And perhaps most pertinent, the fact is that the governor opposed such a raise right up until he empaneled the wage board. His minimum wage proposal just a couple of months ago was $10.50, lower than that proposed by Democrats in the state legislature (Cuomo too is ostensibly a Democrat), and even that was scrapped after Republicans opposed it. For years, the governor paid lip service to a small increase while refusing to bring his considerable political weight to bear on the notoriously dysfunctional state legislature. He was pushed by the Working Families Party to endorse a higher minimum wage for New York City in exchange for their endorsement of his reelection bid in 2014, and nearly immediately told reporters that he still opposed the measure.

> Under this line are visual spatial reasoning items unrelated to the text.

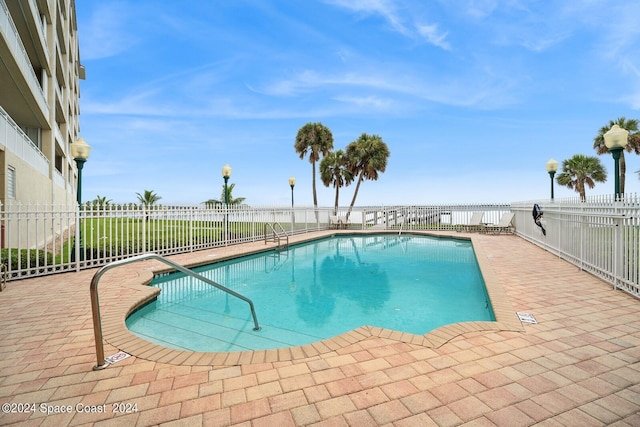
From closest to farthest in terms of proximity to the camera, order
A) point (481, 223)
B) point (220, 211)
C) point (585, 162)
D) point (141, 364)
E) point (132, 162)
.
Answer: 1. point (141, 364)
2. point (220, 211)
3. point (481, 223)
4. point (132, 162)
5. point (585, 162)

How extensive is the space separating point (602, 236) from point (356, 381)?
18.8ft

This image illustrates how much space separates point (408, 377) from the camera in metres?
2.32

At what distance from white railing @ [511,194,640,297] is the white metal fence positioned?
0.5 inches

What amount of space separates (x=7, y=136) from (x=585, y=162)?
120 feet

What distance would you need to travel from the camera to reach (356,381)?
2271 millimetres

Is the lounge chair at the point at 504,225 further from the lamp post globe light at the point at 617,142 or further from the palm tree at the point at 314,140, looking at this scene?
the palm tree at the point at 314,140

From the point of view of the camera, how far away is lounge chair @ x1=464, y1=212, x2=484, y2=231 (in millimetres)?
15828

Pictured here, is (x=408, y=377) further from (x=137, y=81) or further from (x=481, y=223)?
(x=137, y=81)

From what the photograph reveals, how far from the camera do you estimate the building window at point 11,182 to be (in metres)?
7.82

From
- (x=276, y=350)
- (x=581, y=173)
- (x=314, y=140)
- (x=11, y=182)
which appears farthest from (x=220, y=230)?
(x=581, y=173)

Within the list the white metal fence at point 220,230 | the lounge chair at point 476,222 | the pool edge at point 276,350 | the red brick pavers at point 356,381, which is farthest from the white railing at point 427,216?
the red brick pavers at point 356,381

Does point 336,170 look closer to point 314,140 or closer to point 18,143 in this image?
point 314,140

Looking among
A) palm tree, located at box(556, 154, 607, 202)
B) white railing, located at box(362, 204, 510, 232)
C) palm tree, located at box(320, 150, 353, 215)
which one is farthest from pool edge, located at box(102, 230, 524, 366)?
palm tree, located at box(556, 154, 607, 202)

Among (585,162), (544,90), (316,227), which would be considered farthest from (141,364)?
(585,162)
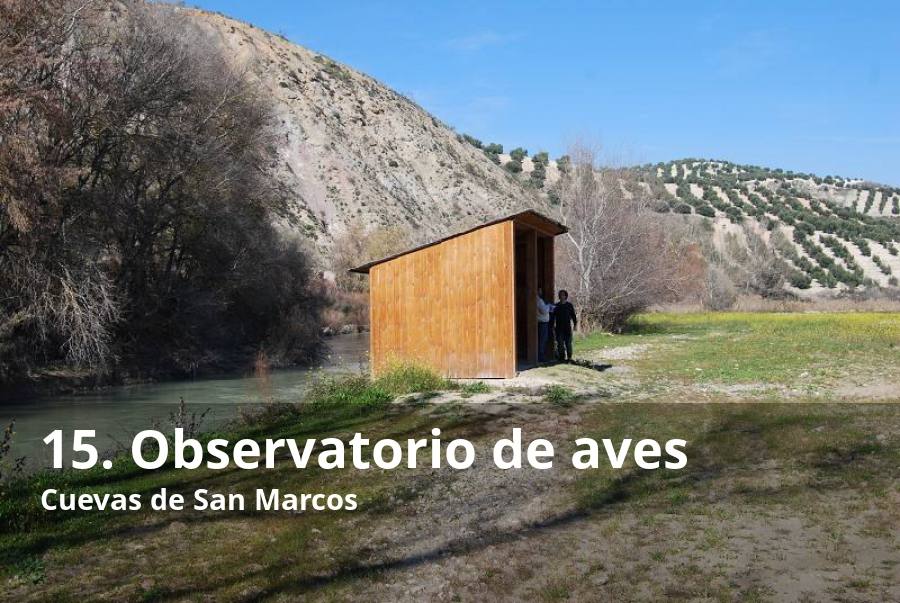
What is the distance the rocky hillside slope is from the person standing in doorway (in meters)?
39.6

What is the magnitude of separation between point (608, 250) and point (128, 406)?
2080 centimetres

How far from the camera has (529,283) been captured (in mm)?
20531

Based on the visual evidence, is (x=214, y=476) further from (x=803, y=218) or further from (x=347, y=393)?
(x=803, y=218)

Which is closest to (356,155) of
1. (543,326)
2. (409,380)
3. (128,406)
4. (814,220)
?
(128,406)

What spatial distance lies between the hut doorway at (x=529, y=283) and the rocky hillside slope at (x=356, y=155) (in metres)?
A: 38.3

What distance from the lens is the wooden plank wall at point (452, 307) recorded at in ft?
57.2

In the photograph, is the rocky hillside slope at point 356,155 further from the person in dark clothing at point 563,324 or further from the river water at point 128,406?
the person in dark clothing at point 563,324

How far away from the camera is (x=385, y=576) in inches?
254

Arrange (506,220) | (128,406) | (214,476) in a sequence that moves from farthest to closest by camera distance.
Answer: (128,406)
(506,220)
(214,476)

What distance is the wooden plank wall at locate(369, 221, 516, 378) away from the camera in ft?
57.2

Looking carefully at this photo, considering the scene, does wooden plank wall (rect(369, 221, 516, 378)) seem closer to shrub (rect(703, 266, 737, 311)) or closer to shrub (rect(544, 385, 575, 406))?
Result: shrub (rect(544, 385, 575, 406))

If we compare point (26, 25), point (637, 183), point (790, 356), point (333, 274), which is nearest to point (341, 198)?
point (333, 274)

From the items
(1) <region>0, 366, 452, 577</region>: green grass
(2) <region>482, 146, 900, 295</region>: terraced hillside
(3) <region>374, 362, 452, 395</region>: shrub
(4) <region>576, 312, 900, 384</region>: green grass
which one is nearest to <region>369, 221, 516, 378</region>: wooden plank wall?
(3) <region>374, 362, 452, 395</region>: shrub

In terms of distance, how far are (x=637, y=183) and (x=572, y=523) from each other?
30761mm
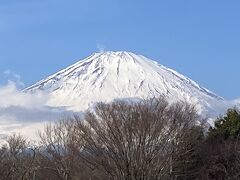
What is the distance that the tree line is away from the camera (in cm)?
3700

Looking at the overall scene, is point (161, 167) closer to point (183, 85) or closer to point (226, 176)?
point (226, 176)

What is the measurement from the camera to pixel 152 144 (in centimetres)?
3716

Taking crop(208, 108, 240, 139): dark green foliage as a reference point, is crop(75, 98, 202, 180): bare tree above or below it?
below

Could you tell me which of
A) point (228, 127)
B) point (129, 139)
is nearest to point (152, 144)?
point (129, 139)

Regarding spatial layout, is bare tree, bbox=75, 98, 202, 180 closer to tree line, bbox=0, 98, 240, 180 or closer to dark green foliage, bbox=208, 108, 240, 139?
tree line, bbox=0, 98, 240, 180

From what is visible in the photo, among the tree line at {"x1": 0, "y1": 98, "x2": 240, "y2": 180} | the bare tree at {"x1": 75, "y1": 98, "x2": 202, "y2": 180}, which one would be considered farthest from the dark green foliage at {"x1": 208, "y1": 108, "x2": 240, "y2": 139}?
the bare tree at {"x1": 75, "y1": 98, "x2": 202, "y2": 180}

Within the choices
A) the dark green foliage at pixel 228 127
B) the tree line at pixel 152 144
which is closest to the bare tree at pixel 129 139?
the tree line at pixel 152 144

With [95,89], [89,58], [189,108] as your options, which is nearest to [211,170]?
[189,108]

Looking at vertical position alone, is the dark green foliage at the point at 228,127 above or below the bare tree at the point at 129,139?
above

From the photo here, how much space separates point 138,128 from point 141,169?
237 centimetres

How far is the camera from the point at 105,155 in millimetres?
37562

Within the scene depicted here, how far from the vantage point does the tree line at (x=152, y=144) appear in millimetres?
37000

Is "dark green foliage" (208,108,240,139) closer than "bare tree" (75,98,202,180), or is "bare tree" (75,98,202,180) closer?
"bare tree" (75,98,202,180)

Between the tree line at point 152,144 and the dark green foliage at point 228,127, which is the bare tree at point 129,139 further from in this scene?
the dark green foliage at point 228,127
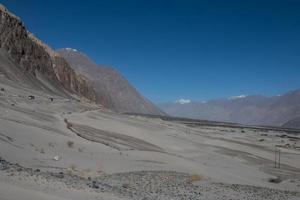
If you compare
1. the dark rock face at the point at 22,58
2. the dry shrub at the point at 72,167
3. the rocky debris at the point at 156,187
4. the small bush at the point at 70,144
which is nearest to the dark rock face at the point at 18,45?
the dark rock face at the point at 22,58

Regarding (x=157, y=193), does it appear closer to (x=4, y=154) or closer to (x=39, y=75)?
(x=4, y=154)

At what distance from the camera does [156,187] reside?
14.6m

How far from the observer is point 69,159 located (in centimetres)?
1822

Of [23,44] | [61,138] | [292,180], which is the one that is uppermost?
[23,44]

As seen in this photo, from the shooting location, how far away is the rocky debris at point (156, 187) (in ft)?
38.3

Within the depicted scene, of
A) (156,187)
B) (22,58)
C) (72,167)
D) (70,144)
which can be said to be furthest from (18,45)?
(156,187)

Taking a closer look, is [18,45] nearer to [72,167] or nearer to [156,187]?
[72,167]

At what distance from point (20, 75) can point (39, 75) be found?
20.4 metres

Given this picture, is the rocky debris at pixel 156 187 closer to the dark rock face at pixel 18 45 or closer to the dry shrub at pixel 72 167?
the dry shrub at pixel 72 167

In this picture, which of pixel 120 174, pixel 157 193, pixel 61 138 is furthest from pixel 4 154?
pixel 61 138

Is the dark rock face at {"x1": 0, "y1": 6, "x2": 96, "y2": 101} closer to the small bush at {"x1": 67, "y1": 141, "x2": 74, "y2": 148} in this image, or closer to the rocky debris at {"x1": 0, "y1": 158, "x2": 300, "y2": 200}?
the small bush at {"x1": 67, "y1": 141, "x2": 74, "y2": 148}

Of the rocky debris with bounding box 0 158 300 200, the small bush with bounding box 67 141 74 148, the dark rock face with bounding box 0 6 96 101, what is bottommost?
the rocky debris with bounding box 0 158 300 200

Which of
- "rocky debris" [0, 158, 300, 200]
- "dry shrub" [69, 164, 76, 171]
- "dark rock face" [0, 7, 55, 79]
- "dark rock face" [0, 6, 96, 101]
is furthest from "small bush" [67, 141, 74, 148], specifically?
"dark rock face" [0, 7, 55, 79]

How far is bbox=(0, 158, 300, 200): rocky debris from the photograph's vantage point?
38.3 ft
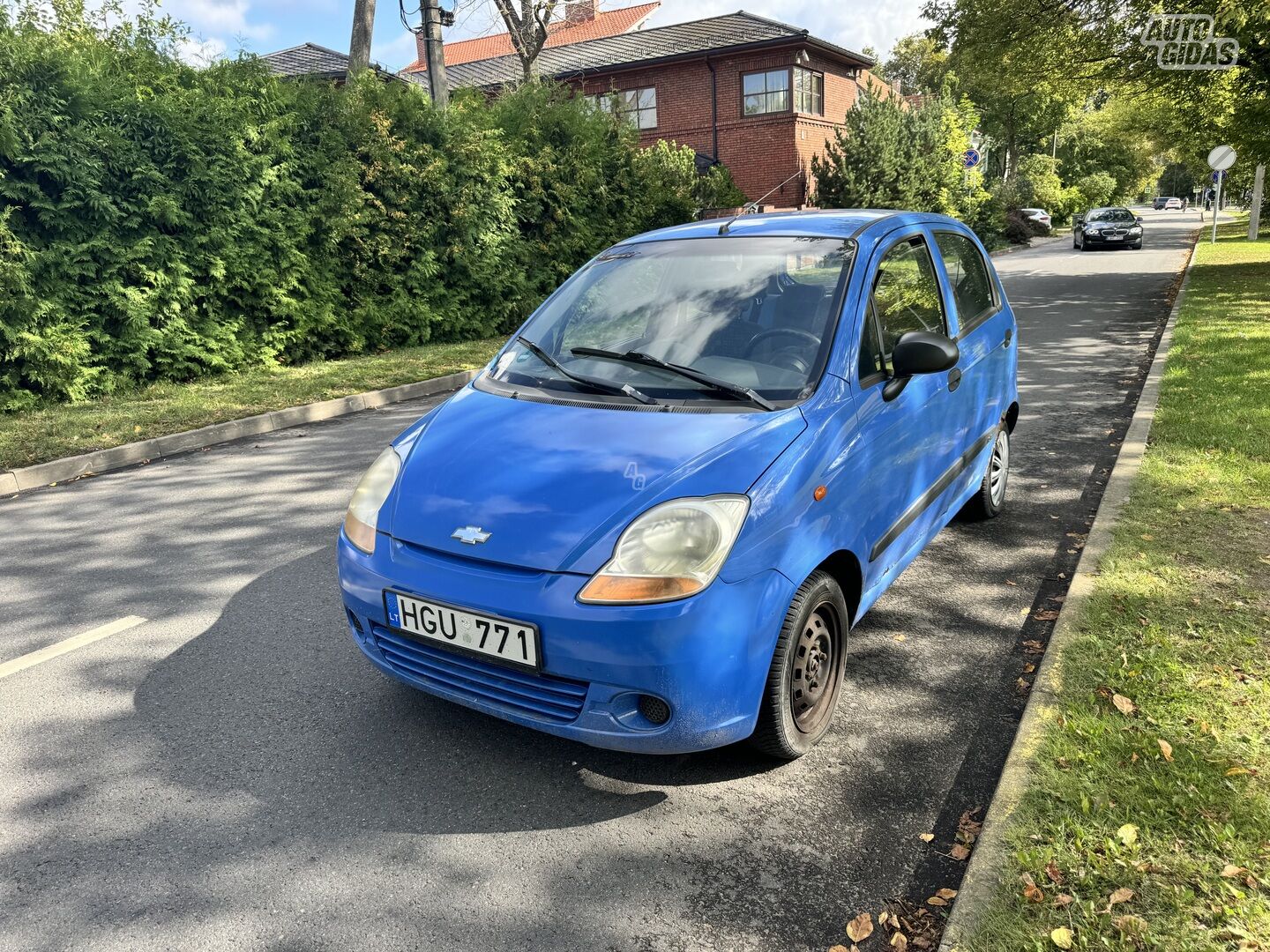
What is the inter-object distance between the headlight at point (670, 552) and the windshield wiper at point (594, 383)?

The lesson is not that Andrew Cuomo woke up one morning and, Grinch-like, found that his heart had grown three sizes that day. Rather, it is that a confluence of forces pressed him into flipping to support a popular measure—84 percent of New Yorkers approved of a minimum wage hike in a recent poll, including 67 percent of Democrats. Facing a corruption investigation in the state government that is only getting bigger and plummeting poll numbers, the governor reached out for something he could do to earn good press and the easiest thing to hand was an issue championed by a large national movement that began right in his own state, the Fight for $15.
Workers first walked off the job demanding $15 an hour and a union in New York City in November of 2012, in a strike supported by the Service Employees International Union (SEIU) and local community organization New York Communities for Change (indeed, many people posted remembrances of NYCC’s former leader, Jon Kest, who strategized the first strikes and died in 2012). SEIU helped the movement spread around the country, partnering with local organizations in many cities and funding organizers to bring fast-food workers and, later, workers in other low-wage industries together to demand better wages and better treatment. SEIU is now paying for ads touting Andrew Cuomo as a “fighter” for low-wage workers, but the money would have been better spent congratulating itself on bringing around a governor who has never in his career been a fighter for low-wage workers.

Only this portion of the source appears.